Rewrite the data below with every occurrence of "black rubber boot" swapped for "dark rubber boot", keeping everything else unchanged. Leave out the pictures.

Start of Information given

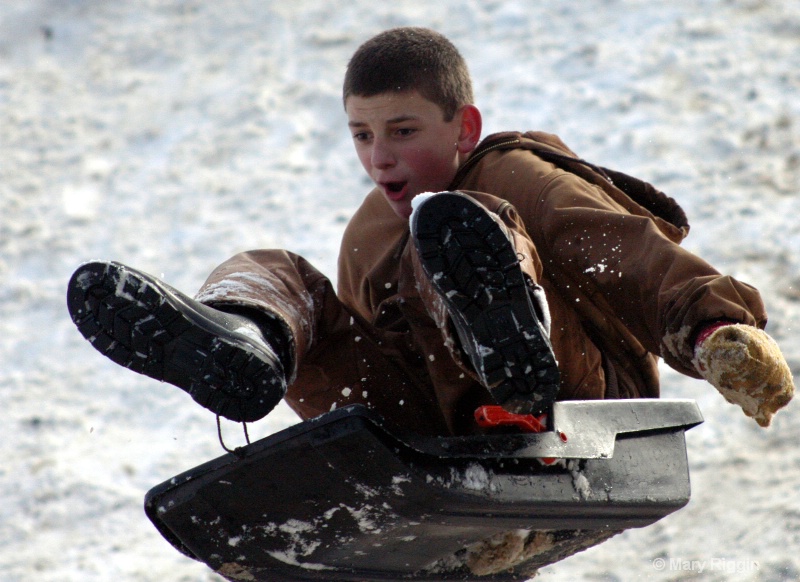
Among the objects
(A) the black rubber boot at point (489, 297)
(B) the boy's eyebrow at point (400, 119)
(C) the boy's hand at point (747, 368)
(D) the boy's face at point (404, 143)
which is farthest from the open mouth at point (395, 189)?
(C) the boy's hand at point (747, 368)

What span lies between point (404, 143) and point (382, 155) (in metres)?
0.07

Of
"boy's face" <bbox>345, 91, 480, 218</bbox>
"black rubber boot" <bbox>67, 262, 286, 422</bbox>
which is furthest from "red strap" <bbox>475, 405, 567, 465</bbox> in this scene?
"boy's face" <bbox>345, 91, 480, 218</bbox>

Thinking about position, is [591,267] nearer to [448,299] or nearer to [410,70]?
[448,299]

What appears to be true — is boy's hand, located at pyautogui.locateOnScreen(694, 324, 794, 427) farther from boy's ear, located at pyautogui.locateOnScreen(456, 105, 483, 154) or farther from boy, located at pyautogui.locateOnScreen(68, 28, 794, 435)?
boy's ear, located at pyautogui.locateOnScreen(456, 105, 483, 154)

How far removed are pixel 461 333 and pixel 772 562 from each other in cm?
170

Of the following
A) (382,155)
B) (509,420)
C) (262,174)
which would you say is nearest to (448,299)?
(509,420)

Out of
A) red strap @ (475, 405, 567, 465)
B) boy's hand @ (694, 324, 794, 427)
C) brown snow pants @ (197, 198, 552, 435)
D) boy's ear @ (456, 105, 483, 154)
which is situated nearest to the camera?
boy's hand @ (694, 324, 794, 427)

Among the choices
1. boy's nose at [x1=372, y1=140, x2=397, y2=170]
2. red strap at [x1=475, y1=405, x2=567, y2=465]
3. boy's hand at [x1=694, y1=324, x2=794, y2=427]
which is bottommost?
red strap at [x1=475, y1=405, x2=567, y2=465]

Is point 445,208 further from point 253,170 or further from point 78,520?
point 253,170

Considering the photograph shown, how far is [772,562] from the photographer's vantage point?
3.13 m

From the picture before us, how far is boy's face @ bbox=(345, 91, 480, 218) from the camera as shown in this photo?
8.52ft

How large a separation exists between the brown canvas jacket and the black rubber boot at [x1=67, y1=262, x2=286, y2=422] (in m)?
0.56

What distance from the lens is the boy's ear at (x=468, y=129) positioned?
2736 mm

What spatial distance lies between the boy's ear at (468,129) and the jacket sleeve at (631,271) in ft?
1.13
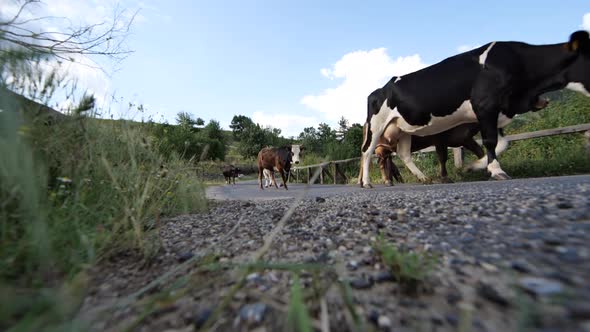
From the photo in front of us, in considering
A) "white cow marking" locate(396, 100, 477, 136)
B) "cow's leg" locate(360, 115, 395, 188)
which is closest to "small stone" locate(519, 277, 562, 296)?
"white cow marking" locate(396, 100, 477, 136)

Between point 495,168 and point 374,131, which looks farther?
point 374,131

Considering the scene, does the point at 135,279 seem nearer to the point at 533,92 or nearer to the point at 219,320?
the point at 219,320

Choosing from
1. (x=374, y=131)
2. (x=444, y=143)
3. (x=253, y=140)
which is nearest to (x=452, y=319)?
(x=374, y=131)

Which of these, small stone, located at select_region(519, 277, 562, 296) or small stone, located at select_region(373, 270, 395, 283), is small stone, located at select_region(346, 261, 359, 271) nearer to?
small stone, located at select_region(373, 270, 395, 283)

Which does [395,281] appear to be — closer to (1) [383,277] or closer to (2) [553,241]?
(1) [383,277]

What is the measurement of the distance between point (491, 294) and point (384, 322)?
1.00 feet

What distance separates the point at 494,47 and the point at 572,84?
1.11 metres

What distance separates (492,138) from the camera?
3.90 metres

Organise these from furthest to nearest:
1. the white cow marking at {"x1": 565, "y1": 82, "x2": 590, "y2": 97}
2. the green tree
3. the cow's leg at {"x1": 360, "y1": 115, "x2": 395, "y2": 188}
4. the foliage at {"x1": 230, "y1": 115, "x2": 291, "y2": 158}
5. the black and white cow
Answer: the green tree
the foliage at {"x1": 230, "y1": 115, "x2": 291, "y2": 158}
the cow's leg at {"x1": 360, "y1": 115, "x2": 395, "y2": 188}
the black and white cow
the white cow marking at {"x1": 565, "y1": 82, "x2": 590, "y2": 97}

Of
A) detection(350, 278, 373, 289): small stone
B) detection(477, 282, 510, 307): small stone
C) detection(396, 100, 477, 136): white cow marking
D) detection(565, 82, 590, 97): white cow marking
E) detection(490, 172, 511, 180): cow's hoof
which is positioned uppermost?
detection(565, 82, 590, 97): white cow marking

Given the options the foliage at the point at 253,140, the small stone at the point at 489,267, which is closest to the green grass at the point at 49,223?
the small stone at the point at 489,267

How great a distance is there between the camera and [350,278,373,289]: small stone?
89 cm

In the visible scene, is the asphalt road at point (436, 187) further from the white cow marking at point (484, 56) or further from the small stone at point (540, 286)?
the white cow marking at point (484, 56)

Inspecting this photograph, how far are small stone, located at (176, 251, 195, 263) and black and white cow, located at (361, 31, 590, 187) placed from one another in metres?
4.36
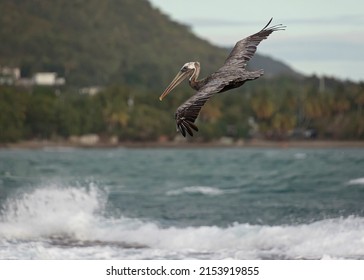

End of Information given

- Solution to this task:
Among the objects
(A) the dark rubber boot at point (489, 297)
(B) the boy's eyebrow at point (400, 119)
(C) the boy's hand at point (747, 368)
(D) the boy's face at point (404, 143)
which is farthest from the open mouth at point (395, 189)?
(C) the boy's hand at point (747, 368)

What span lies between point (404, 143) and point (382, 155) (in metres)?
0.07

Of
"boy's face" <bbox>345, 91, 480, 218</bbox>
"dark rubber boot" <bbox>67, 262, 286, 422</bbox>
which is furthest from "red strap" <bbox>475, 405, 567, 465</bbox> in this scene?
"boy's face" <bbox>345, 91, 480, 218</bbox>

Thinking about position, is [591,267] nearer to [448,299] or nearer to [410,70]?
[448,299]

What appears to be true — is boy's hand, located at pyautogui.locateOnScreen(694, 324, 794, 427) farther from boy's ear, located at pyautogui.locateOnScreen(456, 105, 483, 154) or farther from boy, located at pyautogui.locateOnScreen(68, 28, 794, 435)?
boy's ear, located at pyautogui.locateOnScreen(456, 105, 483, 154)

How far removed are pixel 461 333 and pixel 772 562 from each other in cm?
170

Of the following
A) (382,155)
B) (509,420)
C) (262,174)
which would you say is nearest to (448,299)?
(509,420)

Out of
A) red strap @ (475, 405, 567, 465)
B) boy's hand @ (694, 324, 794, 427)
C) brown snow pants @ (197, 198, 552, 435)
D) boy's ear @ (456, 105, 483, 154)
which is situated nearest to the camera?
boy's hand @ (694, 324, 794, 427)

Among the choices
1. boy's nose at [x1=372, y1=140, x2=397, y2=170]
2. red strap at [x1=475, y1=405, x2=567, y2=465]
3. boy's hand at [x1=694, y1=324, x2=794, y2=427]
which is bottommost?
red strap at [x1=475, y1=405, x2=567, y2=465]

Is point 445,208 further from point 253,170 or further from point 78,520?
point 253,170

Considering the photograph shown, how far is [772,562] from the photographer's vantage point?
3.13 m

From the picture before us, how far is boy's face @ bbox=(345, 91, 480, 218) from the camera as shown in this photo?
8.52ft

How large a separation exists between the brown canvas jacket and the dark rubber boot at [x1=67, y1=262, x2=286, y2=422] (in m)?
0.56

What distance from the lens is the boy's ear at (x=468, y=129) positioned?
2736 mm

What spatial distance lies between the boy's ear at (468,129) and the jacket sleeve at (631,271) in ft?
1.13
From the photo in front of us, in considering
A) "white cow marking" locate(396, 100, 477, 136)
B) "cow's leg" locate(360, 115, 395, 188)
which is closest to "small stone" locate(519, 277, 562, 296)?
"white cow marking" locate(396, 100, 477, 136)

Between point 495,168 and point 374,131, which looks farther?
point 374,131

Considering the scene, does the point at 135,279 seem nearer to the point at 533,92 or nearer to the point at 219,320?
the point at 219,320

Choosing from
1. (x=374, y=131)
2. (x=444, y=143)
3. (x=253, y=140)
which is nearest to (x=452, y=319)?
(x=374, y=131)

Which of these, small stone, located at select_region(519, 277, 562, 296) or small stone, located at select_region(373, 270, 395, 283), is small stone, located at select_region(346, 261, 359, 271) nearer to?
small stone, located at select_region(373, 270, 395, 283)

Which does [395,281] appear to be — closer to (1) [383,277] or closer to (2) [553,241]?
(1) [383,277]

What is the measurement of the distance between point (491, 294) and point (384, 322)?
1.00 feet

What distance separates the point at 494,47 and the point at 572,84?
1.11 metres

What distance separates (492,138) from the camera?
3.90 metres

Organise these from furthest to nearest:
1. the white cow marking at {"x1": 565, "y1": 82, "x2": 590, "y2": 97}
2. the green tree
3. the cow's leg at {"x1": 360, "y1": 115, "x2": 395, "y2": 188}
4. the foliage at {"x1": 230, "y1": 115, "x2": 291, "y2": 158}
5. the black and white cow
Answer: the green tree
the foliage at {"x1": 230, "y1": 115, "x2": 291, "y2": 158}
the cow's leg at {"x1": 360, "y1": 115, "x2": 395, "y2": 188}
the black and white cow
the white cow marking at {"x1": 565, "y1": 82, "x2": 590, "y2": 97}

Of
A) detection(350, 278, 373, 289): small stone
B) detection(477, 282, 510, 307): small stone
C) detection(396, 100, 477, 136): white cow marking
D) detection(565, 82, 590, 97): white cow marking
E) detection(490, 172, 511, 180): cow's hoof
which is positioned uppermost?
detection(565, 82, 590, 97): white cow marking

Given the options the foliage at the point at 253,140, the small stone at the point at 489,267, which is closest to the green grass at the point at 49,223?
the small stone at the point at 489,267

How great a distance is there between the camera and [350,278,373,289]: small stone?
89 cm

In the visible scene, is the asphalt road at point (436, 187) further from the white cow marking at point (484, 56) or further from the small stone at point (540, 286)?
the white cow marking at point (484, 56)

Inspecting this photograph, how far are small stone, located at (176, 251, 195, 263) and black and white cow, located at (361, 31, 590, 187) placed from one another in metres?
4.36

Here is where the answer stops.